For instance, a buffer can consist of ammonia ( NH₃ ) and ammonium ions ( NH₄^+ ).

The magic of buffer solutions arises from their equilibrium directly involving both components that can react with added acids or bases to neutralize them:

• When an acid ( H^+ ) is added, the weak base component neutralizes it.
• When a base ( OH^- ) is added, the conjugate acid neutralizes it.

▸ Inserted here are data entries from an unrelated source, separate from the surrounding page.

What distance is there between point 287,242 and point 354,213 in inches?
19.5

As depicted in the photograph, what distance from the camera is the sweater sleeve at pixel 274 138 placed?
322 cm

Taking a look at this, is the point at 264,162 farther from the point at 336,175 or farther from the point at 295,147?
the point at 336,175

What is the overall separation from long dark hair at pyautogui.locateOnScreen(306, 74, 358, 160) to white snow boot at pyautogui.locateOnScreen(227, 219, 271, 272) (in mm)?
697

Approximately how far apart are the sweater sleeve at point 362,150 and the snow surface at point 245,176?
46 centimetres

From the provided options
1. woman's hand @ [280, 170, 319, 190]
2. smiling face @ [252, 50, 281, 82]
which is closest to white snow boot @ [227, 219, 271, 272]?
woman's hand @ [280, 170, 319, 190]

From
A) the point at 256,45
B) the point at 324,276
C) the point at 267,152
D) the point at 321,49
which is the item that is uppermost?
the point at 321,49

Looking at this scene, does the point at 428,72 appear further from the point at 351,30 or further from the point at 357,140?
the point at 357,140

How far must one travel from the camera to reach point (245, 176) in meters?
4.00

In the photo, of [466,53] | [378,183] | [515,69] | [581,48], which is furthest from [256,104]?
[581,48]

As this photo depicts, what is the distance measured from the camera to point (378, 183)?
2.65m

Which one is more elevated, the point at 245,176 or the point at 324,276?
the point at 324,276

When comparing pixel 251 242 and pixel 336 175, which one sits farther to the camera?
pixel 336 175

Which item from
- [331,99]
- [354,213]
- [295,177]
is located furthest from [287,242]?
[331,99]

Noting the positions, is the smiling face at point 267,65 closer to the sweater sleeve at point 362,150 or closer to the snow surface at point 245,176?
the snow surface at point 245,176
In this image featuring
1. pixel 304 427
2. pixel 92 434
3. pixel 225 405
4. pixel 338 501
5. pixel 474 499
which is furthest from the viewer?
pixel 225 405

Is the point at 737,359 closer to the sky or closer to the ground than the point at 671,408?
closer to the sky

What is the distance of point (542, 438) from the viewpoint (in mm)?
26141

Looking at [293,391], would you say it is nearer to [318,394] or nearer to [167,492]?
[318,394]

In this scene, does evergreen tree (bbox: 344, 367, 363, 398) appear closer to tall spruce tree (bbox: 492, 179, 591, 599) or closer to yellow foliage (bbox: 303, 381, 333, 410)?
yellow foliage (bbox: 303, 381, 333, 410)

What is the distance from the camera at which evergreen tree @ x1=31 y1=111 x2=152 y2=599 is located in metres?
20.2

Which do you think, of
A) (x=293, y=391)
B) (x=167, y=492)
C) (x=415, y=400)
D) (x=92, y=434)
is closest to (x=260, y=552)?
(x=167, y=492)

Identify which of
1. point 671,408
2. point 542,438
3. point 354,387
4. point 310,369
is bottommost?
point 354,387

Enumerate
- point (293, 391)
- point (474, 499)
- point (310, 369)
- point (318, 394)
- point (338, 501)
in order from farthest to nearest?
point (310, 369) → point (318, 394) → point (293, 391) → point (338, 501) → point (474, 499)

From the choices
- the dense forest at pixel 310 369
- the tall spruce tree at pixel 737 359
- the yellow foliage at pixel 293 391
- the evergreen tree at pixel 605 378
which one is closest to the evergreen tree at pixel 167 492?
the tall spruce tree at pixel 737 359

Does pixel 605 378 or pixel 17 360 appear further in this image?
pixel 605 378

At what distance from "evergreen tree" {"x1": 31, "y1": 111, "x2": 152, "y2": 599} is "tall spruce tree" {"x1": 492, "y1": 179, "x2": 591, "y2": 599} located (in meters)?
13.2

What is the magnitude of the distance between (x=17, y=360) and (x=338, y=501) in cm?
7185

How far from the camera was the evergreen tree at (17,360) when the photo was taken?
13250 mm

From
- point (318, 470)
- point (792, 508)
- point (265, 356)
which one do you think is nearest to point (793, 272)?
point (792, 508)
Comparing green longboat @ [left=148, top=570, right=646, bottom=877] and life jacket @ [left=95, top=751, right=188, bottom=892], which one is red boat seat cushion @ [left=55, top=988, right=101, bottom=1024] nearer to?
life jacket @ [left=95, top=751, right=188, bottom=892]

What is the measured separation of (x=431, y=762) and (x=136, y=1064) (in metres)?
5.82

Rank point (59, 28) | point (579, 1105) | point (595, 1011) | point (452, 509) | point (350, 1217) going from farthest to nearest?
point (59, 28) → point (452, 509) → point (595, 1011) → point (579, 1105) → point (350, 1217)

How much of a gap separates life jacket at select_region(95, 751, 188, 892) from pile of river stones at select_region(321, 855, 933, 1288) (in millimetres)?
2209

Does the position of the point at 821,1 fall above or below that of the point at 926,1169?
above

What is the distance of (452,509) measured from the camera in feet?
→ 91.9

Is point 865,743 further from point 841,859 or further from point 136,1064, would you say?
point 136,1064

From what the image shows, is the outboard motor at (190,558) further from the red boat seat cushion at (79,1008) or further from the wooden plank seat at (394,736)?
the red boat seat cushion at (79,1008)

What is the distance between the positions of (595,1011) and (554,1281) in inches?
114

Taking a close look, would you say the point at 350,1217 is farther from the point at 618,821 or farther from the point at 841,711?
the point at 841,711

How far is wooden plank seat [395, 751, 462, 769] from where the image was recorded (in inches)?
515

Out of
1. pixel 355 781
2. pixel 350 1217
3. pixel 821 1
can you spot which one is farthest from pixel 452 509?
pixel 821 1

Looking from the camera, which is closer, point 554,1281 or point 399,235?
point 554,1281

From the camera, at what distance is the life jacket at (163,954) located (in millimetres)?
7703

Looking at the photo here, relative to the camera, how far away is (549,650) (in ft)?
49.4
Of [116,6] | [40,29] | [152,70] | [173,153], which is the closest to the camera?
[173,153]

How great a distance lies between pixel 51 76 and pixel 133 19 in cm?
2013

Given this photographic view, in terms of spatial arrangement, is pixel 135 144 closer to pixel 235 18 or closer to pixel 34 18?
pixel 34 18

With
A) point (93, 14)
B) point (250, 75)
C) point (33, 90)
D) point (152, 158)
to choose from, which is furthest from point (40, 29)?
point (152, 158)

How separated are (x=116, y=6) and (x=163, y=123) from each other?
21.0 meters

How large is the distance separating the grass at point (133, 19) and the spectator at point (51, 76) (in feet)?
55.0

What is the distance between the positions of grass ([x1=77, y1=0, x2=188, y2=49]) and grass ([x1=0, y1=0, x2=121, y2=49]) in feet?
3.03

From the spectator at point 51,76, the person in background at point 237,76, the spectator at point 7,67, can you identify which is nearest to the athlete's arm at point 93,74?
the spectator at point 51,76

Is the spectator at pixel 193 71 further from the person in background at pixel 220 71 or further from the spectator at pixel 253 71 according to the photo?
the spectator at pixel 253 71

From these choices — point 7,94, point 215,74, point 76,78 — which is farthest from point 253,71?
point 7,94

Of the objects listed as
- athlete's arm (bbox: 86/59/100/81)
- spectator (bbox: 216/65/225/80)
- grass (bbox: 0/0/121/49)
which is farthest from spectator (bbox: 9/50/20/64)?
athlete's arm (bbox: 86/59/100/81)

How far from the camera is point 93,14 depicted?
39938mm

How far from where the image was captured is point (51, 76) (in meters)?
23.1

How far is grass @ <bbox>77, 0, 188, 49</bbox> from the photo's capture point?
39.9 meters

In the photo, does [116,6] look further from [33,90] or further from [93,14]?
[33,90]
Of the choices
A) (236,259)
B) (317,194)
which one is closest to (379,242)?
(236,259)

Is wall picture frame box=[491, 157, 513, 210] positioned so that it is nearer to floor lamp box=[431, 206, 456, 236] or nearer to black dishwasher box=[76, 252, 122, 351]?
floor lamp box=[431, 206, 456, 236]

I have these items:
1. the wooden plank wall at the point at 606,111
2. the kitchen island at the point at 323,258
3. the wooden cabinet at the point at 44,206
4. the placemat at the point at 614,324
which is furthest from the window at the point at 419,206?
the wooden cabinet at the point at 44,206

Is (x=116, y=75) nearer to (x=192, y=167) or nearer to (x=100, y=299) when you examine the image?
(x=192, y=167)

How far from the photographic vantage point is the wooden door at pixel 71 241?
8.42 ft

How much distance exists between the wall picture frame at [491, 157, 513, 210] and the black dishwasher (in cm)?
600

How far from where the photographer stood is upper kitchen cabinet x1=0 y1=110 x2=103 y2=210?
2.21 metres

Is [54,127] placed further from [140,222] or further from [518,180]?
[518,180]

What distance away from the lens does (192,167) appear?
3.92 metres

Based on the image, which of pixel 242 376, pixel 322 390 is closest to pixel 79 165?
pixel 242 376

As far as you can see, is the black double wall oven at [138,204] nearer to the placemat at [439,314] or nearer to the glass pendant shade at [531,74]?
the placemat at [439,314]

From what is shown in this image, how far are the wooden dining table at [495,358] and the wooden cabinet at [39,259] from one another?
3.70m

This balance prevents significant shifts in pH, making buffer solutions incredibly useful in both laboratory and biological settings. Understanding the Henderson-Hasselbalch equation for buffers helps predict the pH (or pOH) given the concentrations of components in the buffer. This is crucial in maintaining pH stability in many chemical applications.